The CB radio originated in the United States in 1945. It was a radio service for public use. The overlying concept was rather simple – to provide a system of short-distance communication for those interested in broadcasting over radio waves. It wasn’t until the 1970s, however, that CBs grew in popularity. During the time of the oil crisis, speed limits were reduced in St. Petersburg and throughout the country. It was also more difficult for truckers to get the fuel they needed to complete their duties. This was due to rationing that occurred at the time.
As a result, truckers started taking to the CB radio frequencies to get tips from other drivers on the best places to locate fuel in a given vicinity. Additionally, the radios proved very useful for warning other drivers of upcoming speed traps. A trend was born. Since then, truckers have been putting CB radios to good use.
For many years, this was the primary form of communication for truckers. The CB radio has helped drivers avoid bad road conditions, has been used to alert truckers to potential problems with their vehicles, and has even saved lives in serious accidents. The radios are still used for these purposes today and also as a sort of chat room for truckers trying to kill some time while driving. They can be used to give directions, ask advice, and even seek directions from the other truckers.

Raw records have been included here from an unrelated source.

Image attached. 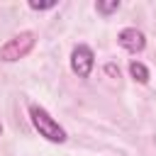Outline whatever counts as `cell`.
I'll return each instance as SVG.
<instances>
[{"instance_id":"cell-2","label":"cell","mask_w":156,"mask_h":156,"mask_svg":"<svg viewBox=\"0 0 156 156\" xmlns=\"http://www.w3.org/2000/svg\"><path fill=\"white\" fill-rule=\"evenodd\" d=\"M34 41H37V34L29 32V29L15 34L12 39H7L0 46V61H20V58H24L34 49Z\"/></svg>"},{"instance_id":"cell-7","label":"cell","mask_w":156,"mask_h":156,"mask_svg":"<svg viewBox=\"0 0 156 156\" xmlns=\"http://www.w3.org/2000/svg\"><path fill=\"white\" fill-rule=\"evenodd\" d=\"M29 7L32 10H51V7H56V0H49V2H29Z\"/></svg>"},{"instance_id":"cell-9","label":"cell","mask_w":156,"mask_h":156,"mask_svg":"<svg viewBox=\"0 0 156 156\" xmlns=\"http://www.w3.org/2000/svg\"><path fill=\"white\" fill-rule=\"evenodd\" d=\"M0 132H2V124H0Z\"/></svg>"},{"instance_id":"cell-4","label":"cell","mask_w":156,"mask_h":156,"mask_svg":"<svg viewBox=\"0 0 156 156\" xmlns=\"http://www.w3.org/2000/svg\"><path fill=\"white\" fill-rule=\"evenodd\" d=\"M117 41H119V46L127 49L129 54H139V51H144V46H146V37H144V32L136 29V27L122 29V32L117 34Z\"/></svg>"},{"instance_id":"cell-1","label":"cell","mask_w":156,"mask_h":156,"mask_svg":"<svg viewBox=\"0 0 156 156\" xmlns=\"http://www.w3.org/2000/svg\"><path fill=\"white\" fill-rule=\"evenodd\" d=\"M29 119L34 124V129L39 132V136L54 141V144H61L66 141V129L41 107V105H29Z\"/></svg>"},{"instance_id":"cell-5","label":"cell","mask_w":156,"mask_h":156,"mask_svg":"<svg viewBox=\"0 0 156 156\" xmlns=\"http://www.w3.org/2000/svg\"><path fill=\"white\" fill-rule=\"evenodd\" d=\"M129 73H132L134 80H139V83H149V68H146L144 63L132 61V63H129Z\"/></svg>"},{"instance_id":"cell-3","label":"cell","mask_w":156,"mask_h":156,"mask_svg":"<svg viewBox=\"0 0 156 156\" xmlns=\"http://www.w3.org/2000/svg\"><path fill=\"white\" fill-rule=\"evenodd\" d=\"M93 66H95V54L90 46L85 44H78L73 51H71V68L78 78H88L93 73Z\"/></svg>"},{"instance_id":"cell-6","label":"cell","mask_w":156,"mask_h":156,"mask_svg":"<svg viewBox=\"0 0 156 156\" xmlns=\"http://www.w3.org/2000/svg\"><path fill=\"white\" fill-rule=\"evenodd\" d=\"M95 10H98L100 15H112V12H117V10H119V0H110V2H98V5H95Z\"/></svg>"},{"instance_id":"cell-8","label":"cell","mask_w":156,"mask_h":156,"mask_svg":"<svg viewBox=\"0 0 156 156\" xmlns=\"http://www.w3.org/2000/svg\"><path fill=\"white\" fill-rule=\"evenodd\" d=\"M105 71H107L112 78H119V68H117L115 63H107V66H105Z\"/></svg>"}]
</instances>
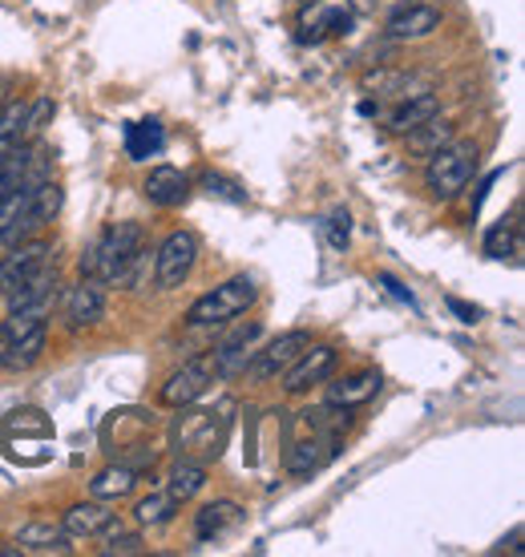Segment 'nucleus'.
I'll use <instances>...</instances> for the list:
<instances>
[{"mask_svg":"<svg viewBox=\"0 0 525 557\" xmlns=\"http://www.w3.org/2000/svg\"><path fill=\"white\" fill-rule=\"evenodd\" d=\"M441 28V13L429 9V4H404L401 13L388 16V37L392 41H420V37H429Z\"/></svg>","mask_w":525,"mask_h":557,"instance_id":"nucleus-15","label":"nucleus"},{"mask_svg":"<svg viewBox=\"0 0 525 557\" xmlns=\"http://www.w3.org/2000/svg\"><path fill=\"white\" fill-rule=\"evenodd\" d=\"M259 299V287H255V278L251 275H235L227 278L222 287L207 292L203 299H194L191 311H186V323L191 327H219V323H231L239 320L251 304Z\"/></svg>","mask_w":525,"mask_h":557,"instance_id":"nucleus-2","label":"nucleus"},{"mask_svg":"<svg viewBox=\"0 0 525 557\" xmlns=\"http://www.w3.org/2000/svg\"><path fill=\"white\" fill-rule=\"evenodd\" d=\"M45 344H49V327L16 335V339H9V344L0 348V368H4V372H28V368L45 356Z\"/></svg>","mask_w":525,"mask_h":557,"instance_id":"nucleus-17","label":"nucleus"},{"mask_svg":"<svg viewBox=\"0 0 525 557\" xmlns=\"http://www.w3.org/2000/svg\"><path fill=\"white\" fill-rule=\"evenodd\" d=\"M194 263H198V235L194 231H174L154 255V283L162 292H174L191 278Z\"/></svg>","mask_w":525,"mask_h":557,"instance_id":"nucleus-4","label":"nucleus"},{"mask_svg":"<svg viewBox=\"0 0 525 557\" xmlns=\"http://www.w3.org/2000/svg\"><path fill=\"white\" fill-rule=\"evenodd\" d=\"M101 537H106V545H101V549H106V554L110 557H130V554H142V537L134 530H125L122 521H118V525H113V530H106L101 533Z\"/></svg>","mask_w":525,"mask_h":557,"instance_id":"nucleus-28","label":"nucleus"},{"mask_svg":"<svg viewBox=\"0 0 525 557\" xmlns=\"http://www.w3.org/2000/svg\"><path fill=\"white\" fill-rule=\"evenodd\" d=\"M198 186H203L210 198H222V202H235V207H243V202H247V190H243L239 182L222 178V174H203V182H198Z\"/></svg>","mask_w":525,"mask_h":557,"instance_id":"nucleus-29","label":"nucleus"},{"mask_svg":"<svg viewBox=\"0 0 525 557\" xmlns=\"http://www.w3.org/2000/svg\"><path fill=\"white\" fill-rule=\"evenodd\" d=\"M73 537L61 525H49V521H28L16 533V545L21 549H33V554H70Z\"/></svg>","mask_w":525,"mask_h":557,"instance_id":"nucleus-19","label":"nucleus"},{"mask_svg":"<svg viewBox=\"0 0 525 557\" xmlns=\"http://www.w3.org/2000/svg\"><path fill=\"white\" fill-rule=\"evenodd\" d=\"M186 420V429H179V457H194L198 465L203 460H215L222 453V441H227V429L222 424H215V417L210 412H191Z\"/></svg>","mask_w":525,"mask_h":557,"instance_id":"nucleus-7","label":"nucleus"},{"mask_svg":"<svg viewBox=\"0 0 525 557\" xmlns=\"http://www.w3.org/2000/svg\"><path fill=\"white\" fill-rule=\"evenodd\" d=\"M9 299V311H28V307H45V311H53V299H57V267H41L37 275H28L25 283H16L13 292L4 295Z\"/></svg>","mask_w":525,"mask_h":557,"instance_id":"nucleus-14","label":"nucleus"},{"mask_svg":"<svg viewBox=\"0 0 525 557\" xmlns=\"http://www.w3.org/2000/svg\"><path fill=\"white\" fill-rule=\"evenodd\" d=\"M49 117H53V98H37L25 113V129H21V138H25V141L37 138V134L49 126Z\"/></svg>","mask_w":525,"mask_h":557,"instance_id":"nucleus-31","label":"nucleus"},{"mask_svg":"<svg viewBox=\"0 0 525 557\" xmlns=\"http://www.w3.org/2000/svg\"><path fill=\"white\" fill-rule=\"evenodd\" d=\"M262 335V327L259 323H247V327H239L231 339H222L219 348H215V363H210V372L219 380H231V376H239V372H247V363H251V356H255V339Z\"/></svg>","mask_w":525,"mask_h":557,"instance_id":"nucleus-11","label":"nucleus"},{"mask_svg":"<svg viewBox=\"0 0 525 557\" xmlns=\"http://www.w3.org/2000/svg\"><path fill=\"white\" fill-rule=\"evenodd\" d=\"M376 392H380V372H356V376L335 380L332 388H328V405L356 408V405H368Z\"/></svg>","mask_w":525,"mask_h":557,"instance_id":"nucleus-21","label":"nucleus"},{"mask_svg":"<svg viewBox=\"0 0 525 557\" xmlns=\"http://www.w3.org/2000/svg\"><path fill=\"white\" fill-rule=\"evenodd\" d=\"M376 283H380V287H384V292L392 295L396 304L413 307V311H416V295L408 292V287H404V283H401V278H396V275H388V271H380V275H376Z\"/></svg>","mask_w":525,"mask_h":557,"instance_id":"nucleus-33","label":"nucleus"},{"mask_svg":"<svg viewBox=\"0 0 525 557\" xmlns=\"http://www.w3.org/2000/svg\"><path fill=\"white\" fill-rule=\"evenodd\" d=\"M113 525H118V513H110L106 505L97 502L73 505L70 513H65V521H61V530L70 533V537H101Z\"/></svg>","mask_w":525,"mask_h":557,"instance_id":"nucleus-18","label":"nucleus"},{"mask_svg":"<svg viewBox=\"0 0 525 557\" xmlns=\"http://www.w3.org/2000/svg\"><path fill=\"white\" fill-rule=\"evenodd\" d=\"M437 113H441V98H437V94H404V101L392 110V117H388V129L408 134L413 126L429 122V117H437Z\"/></svg>","mask_w":525,"mask_h":557,"instance_id":"nucleus-20","label":"nucleus"},{"mask_svg":"<svg viewBox=\"0 0 525 557\" xmlns=\"http://www.w3.org/2000/svg\"><path fill=\"white\" fill-rule=\"evenodd\" d=\"M340 453V432H312L307 441L291 445L288 453V473L291 476H312L319 473L328 460Z\"/></svg>","mask_w":525,"mask_h":557,"instance_id":"nucleus-10","label":"nucleus"},{"mask_svg":"<svg viewBox=\"0 0 525 557\" xmlns=\"http://www.w3.org/2000/svg\"><path fill=\"white\" fill-rule=\"evenodd\" d=\"M453 138H456L453 122H437V117H429V122H420V126L408 129V150L420 153V158H429V153H437Z\"/></svg>","mask_w":525,"mask_h":557,"instance_id":"nucleus-25","label":"nucleus"},{"mask_svg":"<svg viewBox=\"0 0 525 557\" xmlns=\"http://www.w3.org/2000/svg\"><path fill=\"white\" fill-rule=\"evenodd\" d=\"M525 530H522V525H517V530H513L510 533V537H505V542H501L498 545V554H510V557H522L525 554Z\"/></svg>","mask_w":525,"mask_h":557,"instance_id":"nucleus-35","label":"nucleus"},{"mask_svg":"<svg viewBox=\"0 0 525 557\" xmlns=\"http://www.w3.org/2000/svg\"><path fill=\"white\" fill-rule=\"evenodd\" d=\"M53 263V243H16L13 251L0 259V295H9L16 283L37 275L41 267Z\"/></svg>","mask_w":525,"mask_h":557,"instance_id":"nucleus-8","label":"nucleus"},{"mask_svg":"<svg viewBox=\"0 0 525 557\" xmlns=\"http://www.w3.org/2000/svg\"><path fill=\"white\" fill-rule=\"evenodd\" d=\"M335 363H340V351H335L332 344H316V348L307 344V348L300 351V360L283 372V388H288L291 396H300V392H307L312 384H323V380L332 376Z\"/></svg>","mask_w":525,"mask_h":557,"instance_id":"nucleus-6","label":"nucleus"},{"mask_svg":"<svg viewBox=\"0 0 525 557\" xmlns=\"http://www.w3.org/2000/svg\"><path fill=\"white\" fill-rule=\"evenodd\" d=\"M312 344V335L304 332V327H295V332H283L279 339H271L262 351H255L247 363V376L251 380H276L283 376L291 363L300 360V351Z\"/></svg>","mask_w":525,"mask_h":557,"instance_id":"nucleus-5","label":"nucleus"},{"mask_svg":"<svg viewBox=\"0 0 525 557\" xmlns=\"http://www.w3.org/2000/svg\"><path fill=\"white\" fill-rule=\"evenodd\" d=\"M142 195H146V202H154V207H162V210L182 207L186 195H191V178L174 166H154L150 174H146V182H142Z\"/></svg>","mask_w":525,"mask_h":557,"instance_id":"nucleus-13","label":"nucleus"},{"mask_svg":"<svg viewBox=\"0 0 525 557\" xmlns=\"http://www.w3.org/2000/svg\"><path fill=\"white\" fill-rule=\"evenodd\" d=\"M142 255H146L142 223H113L82 259V275H94L97 283H130Z\"/></svg>","mask_w":525,"mask_h":557,"instance_id":"nucleus-1","label":"nucleus"},{"mask_svg":"<svg viewBox=\"0 0 525 557\" xmlns=\"http://www.w3.org/2000/svg\"><path fill=\"white\" fill-rule=\"evenodd\" d=\"M444 304H449V311H453V315H456L461 323H477V320H481V307L465 304V299H456V295H449Z\"/></svg>","mask_w":525,"mask_h":557,"instance_id":"nucleus-34","label":"nucleus"},{"mask_svg":"<svg viewBox=\"0 0 525 557\" xmlns=\"http://www.w3.org/2000/svg\"><path fill=\"white\" fill-rule=\"evenodd\" d=\"M505 251H517V223H505V219H501V223L485 235V255L505 259Z\"/></svg>","mask_w":525,"mask_h":557,"instance_id":"nucleus-30","label":"nucleus"},{"mask_svg":"<svg viewBox=\"0 0 525 557\" xmlns=\"http://www.w3.org/2000/svg\"><path fill=\"white\" fill-rule=\"evenodd\" d=\"M174 509H179V502L170 493H150V497H142L134 513H138V525H167Z\"/></svg>","mask_w":525,"mask_h":557,"instance_id":"nucleus-27","label":"nucleus"},{"mask_svg":"<svg viewBox=\"0 0 525 557\" xmlns=\"http://www.w3.org/2000/svg\"><path fill=\"white\" fill-rule=\"evenodd\" d=\"M101 287L106 283H97L94 275H82V283L70 292V299H65V320H70L73 332L101 323V315H106V292Z\"/></svg>","mask_w":525,"mask_h":557,"instance_id":"nucleus-12","label":"nucleus"},{"mask_svg":"<svg viewBox=\"0 0 525 557\" xmlns=\"http://www.w3.org/2000/svg\"><path fill=\"white\" fill-rule=\"evenodd\" d=\"M347 235H352V214L347 210H332V219H328V243H332L335 251H344Z\"/></svg>","mask_w":525,"mask_h":557,"instance_id":"nucleus-32","label":"nucleus"},{"mask_svg":"<svg viewBox=\"0 0 525 557\" xmlns=\"http://www.w3.org/2000/svg\"><path fill=\"white\" fill-rule=\"evenodd\" d=\"M138 476L142 473L125 469V465H110L106 473H97L94 481H89V497H94V502H118V497H130L134 485H138Z\"/></svg>","mask_w":525,"mask_h":557,"instance_id":"nucleus-23","label":"nucleus"},{"mask_svg":"<svg viewBox=\"0 0 525 557\" xmlns=\"http://www.w3.org/2000/svg\"><path fill=\"white\" fill-rule=\"evenodd\" d=\"M167 146V129L158 126V122H130L125 126V153L134 158V162H150L154 153Z\"/></svg>","mask_w":525,"mask_h":557,"instance_id":"nucleus-22","label":"nucleus"},{"mask_svg":"<svg viewBox=\"0 0 525 557\" xmlns=\"http://www.w3.org/2000/svg\"><path fill=\"white\" fill-rule=\"evenodd\" d=\"M239 525H243V509L235 502H215L198 509V517H194V537L198 542H222Z\"/></svg>","mask_w":525,"mask_h":557,"instance_id":"nucleus-16","label":"nucleus"},{"mask_svg":"<svg viewBox=\"0 0 525 557\" xmlns=\"http://www.w3.org/2000/svg\"><path fill=\"white\" fill-rule=\"evenodd\" d=\"M477 146L473 141H449V146H441L437 153H429V166H425V182H429V190L441 202H449V198H456L465 186L473 182V174H477Z\"/></svg>","mask_w":525,"mask_h":557,"instance_id":"nucleus-3","label":"nucleus"},{"mask_svg":"<svg viewBox=\"0 0 525 557\" xmlns=\"http://www.w3.org/2000/svg\"><path fill=\"white\" fill-rule=\"evenodd\" d=\"M210 380H215V372H210V363H203V360H194V363H182L179 372L162 384V405L167 408H191L203 392L210 388Z\"/></svg>","mask_w":525,"mask_h":557,"instance_id":"nucleus-9","label":"nucleus"},{"mask_svg":"<svg viewBox=\"0 0 525 557\" xmlns=\"http://www.w3.org/2000/svg\"><path fill=\"white\" fill-rule=\"evenodd\" d=\"M45 320H49V311H45V307H28V311H9V320L0 323V344H9V339H16V335L37 332V327H45Z\"/></svg>","mask_w":525,"mask_h":557,"instance_id":"nucleus-26","label":"nucleus"},{"mask_svg":"<svg viewBox=\"0 0 525 557\" xmlns=\"http://www.w3.org/2000/svg\"><path fill=\"white\" fill-rule=\"evenodd\" d=\"M203 485H207V469L198 465V460L182 457L174 469H170V481H167V493L174 497L179 505H186L191 497H198L203 493Z\"/></svg>","mask_w":525,"mask_h":557,"instance_id":"nucleus-24","label":"nucleus"}]
</instances>
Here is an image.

Some were disappointed when changes in technology reduced the usage of the CB radio. While it was once taken for granted that every tractor trailer would be equipped with one of the short-distance broadcast devices, today not nearly as many truckers partake. Radios, cellphones, GPS devices, and other such advancements have reduced the need for CB radios. Additionally, cell phone apps, like Co-Pilot Live Truck, can actually customize travel directions based on the vehicle size and weight. Furthermore, it didn’t help that the CB channels were so popular in the ‘70s and ‘80s that they were overwhelmed with meaningless chatter all too frequently.
Nevertheless, listening to the CB can actually save lives. Truckers are wise to listen to the advice of those who have already traveled the roads ahead and they may just learn about a mechanical problem (such as a bad tire or loose cargo latch) before it becomes a tragic disaster. Fortunately, many drivers have come to discover that they can adjust the squelch and continue listening to the local chatter without giving up more modern conveniences, such as Pandora or Satellite Radio. In this way, they can assure that they have the additional form of communication should an upcoming obstacle pose a risk for a truck accident. The CB can ultimately prevent the need for ambulances and personal injury attorneys, making it well worth the investment.